No hair remaining and a job interview with a Texas based construction company two days away I was concerned. Having a short, blunt hair cut probably wasn’t going to be a selling point with a group of Texans notoriously supporters of big haired women. It’s kind of like going to a rodeo wearing stretch denims and a red felt cowboy hat with large white stitching. Not good. Thinking outside of the box I borrowed a short blond wig from a friend. Actually it looked real enough to be my own hair so I headed to the refinery for my interview and things went swimmingly. Offered the job I was instructed to show up the following Monday to begin what would be a three year stay working in as a Field Buyer. Along with my paperwork I was given a “dress code” which included steel toed boots and a hard hat.
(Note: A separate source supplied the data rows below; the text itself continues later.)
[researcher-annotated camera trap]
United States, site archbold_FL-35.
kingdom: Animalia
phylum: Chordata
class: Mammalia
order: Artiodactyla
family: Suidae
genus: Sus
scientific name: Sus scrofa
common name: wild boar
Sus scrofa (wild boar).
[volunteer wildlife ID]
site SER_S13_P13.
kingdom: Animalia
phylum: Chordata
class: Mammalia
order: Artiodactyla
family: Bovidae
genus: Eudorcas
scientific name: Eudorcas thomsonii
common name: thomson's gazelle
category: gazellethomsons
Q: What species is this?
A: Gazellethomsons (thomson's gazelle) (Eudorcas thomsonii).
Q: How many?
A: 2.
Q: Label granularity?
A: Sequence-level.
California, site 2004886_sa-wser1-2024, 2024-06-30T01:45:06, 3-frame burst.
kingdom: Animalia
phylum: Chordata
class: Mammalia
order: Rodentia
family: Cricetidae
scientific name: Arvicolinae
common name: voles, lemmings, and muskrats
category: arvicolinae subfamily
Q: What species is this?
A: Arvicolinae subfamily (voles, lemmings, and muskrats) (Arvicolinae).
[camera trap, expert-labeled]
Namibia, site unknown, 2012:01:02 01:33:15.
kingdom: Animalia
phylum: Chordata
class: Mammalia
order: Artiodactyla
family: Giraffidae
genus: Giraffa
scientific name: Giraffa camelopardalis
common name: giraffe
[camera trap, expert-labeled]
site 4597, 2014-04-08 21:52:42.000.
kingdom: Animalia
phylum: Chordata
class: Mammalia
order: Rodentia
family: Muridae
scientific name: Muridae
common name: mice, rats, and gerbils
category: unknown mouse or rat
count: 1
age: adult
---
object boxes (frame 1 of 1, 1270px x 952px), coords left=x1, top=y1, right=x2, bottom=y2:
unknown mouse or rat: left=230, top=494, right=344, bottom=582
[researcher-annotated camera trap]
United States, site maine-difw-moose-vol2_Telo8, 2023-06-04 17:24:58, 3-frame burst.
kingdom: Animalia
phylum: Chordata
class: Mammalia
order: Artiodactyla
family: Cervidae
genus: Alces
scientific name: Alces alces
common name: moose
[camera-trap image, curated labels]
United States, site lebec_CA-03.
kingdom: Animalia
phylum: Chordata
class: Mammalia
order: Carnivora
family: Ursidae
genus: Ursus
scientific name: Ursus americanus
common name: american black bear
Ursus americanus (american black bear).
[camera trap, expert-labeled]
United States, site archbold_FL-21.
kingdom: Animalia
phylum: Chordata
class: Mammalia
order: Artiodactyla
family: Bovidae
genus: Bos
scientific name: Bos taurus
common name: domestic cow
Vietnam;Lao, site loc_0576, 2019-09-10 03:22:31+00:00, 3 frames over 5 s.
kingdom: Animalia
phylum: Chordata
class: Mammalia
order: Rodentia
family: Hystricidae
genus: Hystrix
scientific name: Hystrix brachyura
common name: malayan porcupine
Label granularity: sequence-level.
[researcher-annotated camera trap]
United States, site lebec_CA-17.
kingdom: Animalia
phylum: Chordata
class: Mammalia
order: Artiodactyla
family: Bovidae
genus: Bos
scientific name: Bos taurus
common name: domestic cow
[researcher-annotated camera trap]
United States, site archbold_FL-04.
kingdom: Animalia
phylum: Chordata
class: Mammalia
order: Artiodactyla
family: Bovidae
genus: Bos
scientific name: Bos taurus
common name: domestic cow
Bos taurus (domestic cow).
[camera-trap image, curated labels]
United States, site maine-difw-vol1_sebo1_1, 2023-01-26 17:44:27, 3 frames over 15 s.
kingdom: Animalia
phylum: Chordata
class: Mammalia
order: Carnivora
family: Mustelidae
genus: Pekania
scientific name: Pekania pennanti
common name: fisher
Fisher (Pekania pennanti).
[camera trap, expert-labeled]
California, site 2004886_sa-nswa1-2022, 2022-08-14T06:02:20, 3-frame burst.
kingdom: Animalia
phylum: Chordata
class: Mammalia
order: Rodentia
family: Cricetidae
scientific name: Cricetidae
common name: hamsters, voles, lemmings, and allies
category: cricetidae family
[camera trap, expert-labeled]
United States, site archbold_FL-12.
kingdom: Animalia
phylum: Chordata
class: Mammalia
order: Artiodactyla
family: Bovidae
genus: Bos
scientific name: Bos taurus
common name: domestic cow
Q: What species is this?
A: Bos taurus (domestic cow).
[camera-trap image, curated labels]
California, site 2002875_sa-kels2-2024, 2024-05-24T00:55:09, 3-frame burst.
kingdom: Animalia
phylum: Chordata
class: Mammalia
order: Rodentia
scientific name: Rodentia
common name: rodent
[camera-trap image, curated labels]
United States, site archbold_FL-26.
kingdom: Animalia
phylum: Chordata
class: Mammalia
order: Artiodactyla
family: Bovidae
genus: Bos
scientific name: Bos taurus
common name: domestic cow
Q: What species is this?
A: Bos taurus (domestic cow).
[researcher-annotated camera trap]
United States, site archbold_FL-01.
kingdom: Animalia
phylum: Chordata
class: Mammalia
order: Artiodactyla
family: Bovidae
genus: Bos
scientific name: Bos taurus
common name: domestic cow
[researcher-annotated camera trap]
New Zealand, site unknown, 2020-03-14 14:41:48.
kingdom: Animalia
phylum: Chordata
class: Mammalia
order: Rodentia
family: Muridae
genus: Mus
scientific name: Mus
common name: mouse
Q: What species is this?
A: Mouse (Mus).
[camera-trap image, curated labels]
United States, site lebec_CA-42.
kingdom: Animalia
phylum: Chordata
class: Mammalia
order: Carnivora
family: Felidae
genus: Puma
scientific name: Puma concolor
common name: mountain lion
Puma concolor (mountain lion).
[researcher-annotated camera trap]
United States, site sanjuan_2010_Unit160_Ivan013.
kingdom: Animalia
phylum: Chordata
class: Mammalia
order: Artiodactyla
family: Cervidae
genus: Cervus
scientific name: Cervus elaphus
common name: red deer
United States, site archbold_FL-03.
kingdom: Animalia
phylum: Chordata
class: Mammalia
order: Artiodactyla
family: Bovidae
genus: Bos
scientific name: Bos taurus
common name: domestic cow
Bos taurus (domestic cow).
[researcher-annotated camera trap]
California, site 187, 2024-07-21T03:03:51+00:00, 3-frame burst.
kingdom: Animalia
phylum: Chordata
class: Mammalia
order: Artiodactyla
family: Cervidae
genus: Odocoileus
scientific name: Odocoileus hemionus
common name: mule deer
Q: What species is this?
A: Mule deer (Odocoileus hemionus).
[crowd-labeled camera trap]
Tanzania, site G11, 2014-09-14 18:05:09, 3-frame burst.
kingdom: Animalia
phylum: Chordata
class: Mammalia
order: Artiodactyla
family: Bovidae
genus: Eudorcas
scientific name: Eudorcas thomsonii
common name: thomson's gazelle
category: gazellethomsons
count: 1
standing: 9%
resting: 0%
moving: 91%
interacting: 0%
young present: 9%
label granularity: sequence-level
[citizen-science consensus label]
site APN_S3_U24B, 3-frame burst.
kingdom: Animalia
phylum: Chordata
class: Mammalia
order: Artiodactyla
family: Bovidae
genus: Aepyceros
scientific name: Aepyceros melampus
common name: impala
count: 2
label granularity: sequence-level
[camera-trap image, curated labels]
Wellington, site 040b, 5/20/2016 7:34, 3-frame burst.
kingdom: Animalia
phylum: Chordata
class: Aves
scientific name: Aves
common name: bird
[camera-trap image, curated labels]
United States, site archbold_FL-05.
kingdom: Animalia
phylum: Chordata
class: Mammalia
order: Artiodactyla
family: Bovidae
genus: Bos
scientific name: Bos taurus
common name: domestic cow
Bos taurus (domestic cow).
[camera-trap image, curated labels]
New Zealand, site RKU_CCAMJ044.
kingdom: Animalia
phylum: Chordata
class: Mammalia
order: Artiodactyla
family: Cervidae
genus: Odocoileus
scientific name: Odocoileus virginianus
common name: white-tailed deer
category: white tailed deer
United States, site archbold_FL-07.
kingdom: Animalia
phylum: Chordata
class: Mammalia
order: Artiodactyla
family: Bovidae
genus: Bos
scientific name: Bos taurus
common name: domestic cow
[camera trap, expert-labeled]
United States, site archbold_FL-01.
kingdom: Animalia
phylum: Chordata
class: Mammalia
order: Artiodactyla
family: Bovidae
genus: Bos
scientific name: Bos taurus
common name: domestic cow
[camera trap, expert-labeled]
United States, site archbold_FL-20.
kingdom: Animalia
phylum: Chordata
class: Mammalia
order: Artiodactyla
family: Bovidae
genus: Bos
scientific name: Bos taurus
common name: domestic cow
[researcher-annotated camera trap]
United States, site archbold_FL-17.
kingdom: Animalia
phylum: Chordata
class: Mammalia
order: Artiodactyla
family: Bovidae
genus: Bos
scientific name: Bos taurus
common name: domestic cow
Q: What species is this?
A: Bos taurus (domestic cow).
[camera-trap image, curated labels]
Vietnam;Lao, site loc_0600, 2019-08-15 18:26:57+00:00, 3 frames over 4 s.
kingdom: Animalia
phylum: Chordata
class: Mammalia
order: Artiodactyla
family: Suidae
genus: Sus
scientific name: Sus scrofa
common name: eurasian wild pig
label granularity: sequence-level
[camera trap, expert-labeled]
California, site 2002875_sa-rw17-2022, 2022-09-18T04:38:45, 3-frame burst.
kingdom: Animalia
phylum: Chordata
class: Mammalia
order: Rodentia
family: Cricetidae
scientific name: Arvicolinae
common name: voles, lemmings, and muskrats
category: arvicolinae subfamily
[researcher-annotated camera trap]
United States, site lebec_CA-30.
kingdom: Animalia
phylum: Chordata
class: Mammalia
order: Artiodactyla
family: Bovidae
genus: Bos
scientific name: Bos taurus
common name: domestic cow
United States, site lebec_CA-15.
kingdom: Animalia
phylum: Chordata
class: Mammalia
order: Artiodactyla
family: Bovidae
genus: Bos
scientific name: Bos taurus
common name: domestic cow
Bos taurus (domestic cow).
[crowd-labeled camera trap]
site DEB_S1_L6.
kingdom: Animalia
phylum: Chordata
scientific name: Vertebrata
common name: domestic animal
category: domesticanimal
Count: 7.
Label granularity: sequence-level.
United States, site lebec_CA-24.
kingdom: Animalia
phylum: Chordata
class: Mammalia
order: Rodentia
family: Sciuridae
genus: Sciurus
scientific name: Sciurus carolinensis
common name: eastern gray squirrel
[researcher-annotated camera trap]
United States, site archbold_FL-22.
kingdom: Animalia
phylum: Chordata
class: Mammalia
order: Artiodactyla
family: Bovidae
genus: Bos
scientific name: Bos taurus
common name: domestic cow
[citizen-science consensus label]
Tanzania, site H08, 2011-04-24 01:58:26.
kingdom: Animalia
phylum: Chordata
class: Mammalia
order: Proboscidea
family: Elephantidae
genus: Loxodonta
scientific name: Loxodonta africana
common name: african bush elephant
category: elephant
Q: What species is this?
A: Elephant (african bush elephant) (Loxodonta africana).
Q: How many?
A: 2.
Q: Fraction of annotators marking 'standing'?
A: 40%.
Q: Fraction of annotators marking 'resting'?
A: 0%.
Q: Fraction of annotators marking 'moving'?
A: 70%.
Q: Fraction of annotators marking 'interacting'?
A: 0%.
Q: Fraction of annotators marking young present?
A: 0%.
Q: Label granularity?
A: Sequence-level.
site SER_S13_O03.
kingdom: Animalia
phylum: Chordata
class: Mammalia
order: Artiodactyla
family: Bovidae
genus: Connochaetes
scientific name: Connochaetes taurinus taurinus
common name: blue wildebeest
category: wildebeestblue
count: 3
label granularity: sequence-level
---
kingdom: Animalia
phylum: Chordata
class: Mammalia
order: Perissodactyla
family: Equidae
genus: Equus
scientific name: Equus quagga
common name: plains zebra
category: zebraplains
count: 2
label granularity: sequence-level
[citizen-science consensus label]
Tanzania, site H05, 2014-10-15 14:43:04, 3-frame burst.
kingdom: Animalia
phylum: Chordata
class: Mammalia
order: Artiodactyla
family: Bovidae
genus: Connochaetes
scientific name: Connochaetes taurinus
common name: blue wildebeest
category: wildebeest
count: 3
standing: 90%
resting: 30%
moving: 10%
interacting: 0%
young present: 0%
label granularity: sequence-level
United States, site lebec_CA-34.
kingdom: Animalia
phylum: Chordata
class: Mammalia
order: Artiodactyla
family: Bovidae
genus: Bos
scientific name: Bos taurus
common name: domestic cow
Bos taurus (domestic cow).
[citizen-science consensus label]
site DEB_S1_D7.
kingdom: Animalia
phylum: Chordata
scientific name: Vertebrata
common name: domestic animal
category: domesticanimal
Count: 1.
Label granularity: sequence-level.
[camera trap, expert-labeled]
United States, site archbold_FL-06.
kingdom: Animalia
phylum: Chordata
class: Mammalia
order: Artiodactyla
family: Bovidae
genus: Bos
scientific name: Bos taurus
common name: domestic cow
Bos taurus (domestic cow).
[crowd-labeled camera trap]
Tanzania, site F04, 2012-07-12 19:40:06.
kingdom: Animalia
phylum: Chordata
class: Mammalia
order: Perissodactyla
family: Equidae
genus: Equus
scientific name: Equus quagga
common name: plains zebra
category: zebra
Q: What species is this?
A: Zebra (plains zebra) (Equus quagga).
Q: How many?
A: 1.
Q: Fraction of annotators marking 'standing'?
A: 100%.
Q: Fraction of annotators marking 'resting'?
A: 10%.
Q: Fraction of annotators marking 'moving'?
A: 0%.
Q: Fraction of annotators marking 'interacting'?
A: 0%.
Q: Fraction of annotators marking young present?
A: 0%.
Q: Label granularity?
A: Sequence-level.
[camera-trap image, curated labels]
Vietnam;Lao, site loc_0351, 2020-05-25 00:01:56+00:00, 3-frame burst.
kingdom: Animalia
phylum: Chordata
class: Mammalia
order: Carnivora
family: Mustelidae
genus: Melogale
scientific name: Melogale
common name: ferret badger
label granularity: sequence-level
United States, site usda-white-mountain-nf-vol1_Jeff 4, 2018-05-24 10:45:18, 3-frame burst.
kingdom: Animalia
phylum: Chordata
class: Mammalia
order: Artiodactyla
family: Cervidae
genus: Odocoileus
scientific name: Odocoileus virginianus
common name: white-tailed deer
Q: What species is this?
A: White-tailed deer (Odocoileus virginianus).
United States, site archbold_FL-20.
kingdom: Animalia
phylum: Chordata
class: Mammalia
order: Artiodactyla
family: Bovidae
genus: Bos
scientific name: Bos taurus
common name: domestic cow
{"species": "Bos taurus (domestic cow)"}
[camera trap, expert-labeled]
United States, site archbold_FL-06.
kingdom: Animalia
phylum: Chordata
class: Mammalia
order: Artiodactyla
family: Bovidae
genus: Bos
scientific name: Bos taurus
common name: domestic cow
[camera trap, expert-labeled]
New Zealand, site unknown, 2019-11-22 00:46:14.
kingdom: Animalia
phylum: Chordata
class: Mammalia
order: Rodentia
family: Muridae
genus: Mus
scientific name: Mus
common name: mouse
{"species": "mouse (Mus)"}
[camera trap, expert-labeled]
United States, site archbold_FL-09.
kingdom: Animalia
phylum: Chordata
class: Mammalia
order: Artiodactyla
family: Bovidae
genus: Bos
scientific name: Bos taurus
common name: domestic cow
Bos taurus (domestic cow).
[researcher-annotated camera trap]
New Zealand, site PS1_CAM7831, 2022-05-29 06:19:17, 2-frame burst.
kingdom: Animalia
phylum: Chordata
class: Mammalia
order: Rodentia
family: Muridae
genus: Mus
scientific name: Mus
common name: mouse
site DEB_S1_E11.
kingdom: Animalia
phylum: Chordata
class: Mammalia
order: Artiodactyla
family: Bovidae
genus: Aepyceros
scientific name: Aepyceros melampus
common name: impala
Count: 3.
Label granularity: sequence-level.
Oh-oh. Hard hats and wigs don’t necessary go together. I would assume every time you removed the hat the hair would naturally go right along with it. Soooo, I showed up for work the first day shorn and grinning. My new boss didn’t recognize me at first and after I’d been there a while I took some good natured ribbing about my original look. Thankfully hair has a way of growing out, so all was not lost, and this hair cut will do the same.
Tilapia is a favorite on our dinner table. This is crunchy and yummy served with a bed of Jasmine rice or your favorite side. Yum.
Sindhi Masala Tilapia Dry
4 tilapia fillets
1 Tbsp. all-purpose flour
2 tsp. tumeric powder
1 1/2 tsp. ground coriander
1 tsp. garlic powder
1 tsp. ground fennel
1 tsp. garam masala
1 tsp. salt
1/2 tsp. chili powder
1/2 tsp. ground cumin
1/4 tsp. black pepper
Oil for frying
Whisk together flour, spices, salt and pepper. Dredge fish in mixture.
Heat 1/4″ of oil over high heat until shimmering. Add fish to pan and brown on both sides until flesh is light and flaky. Serve with lemon wedges.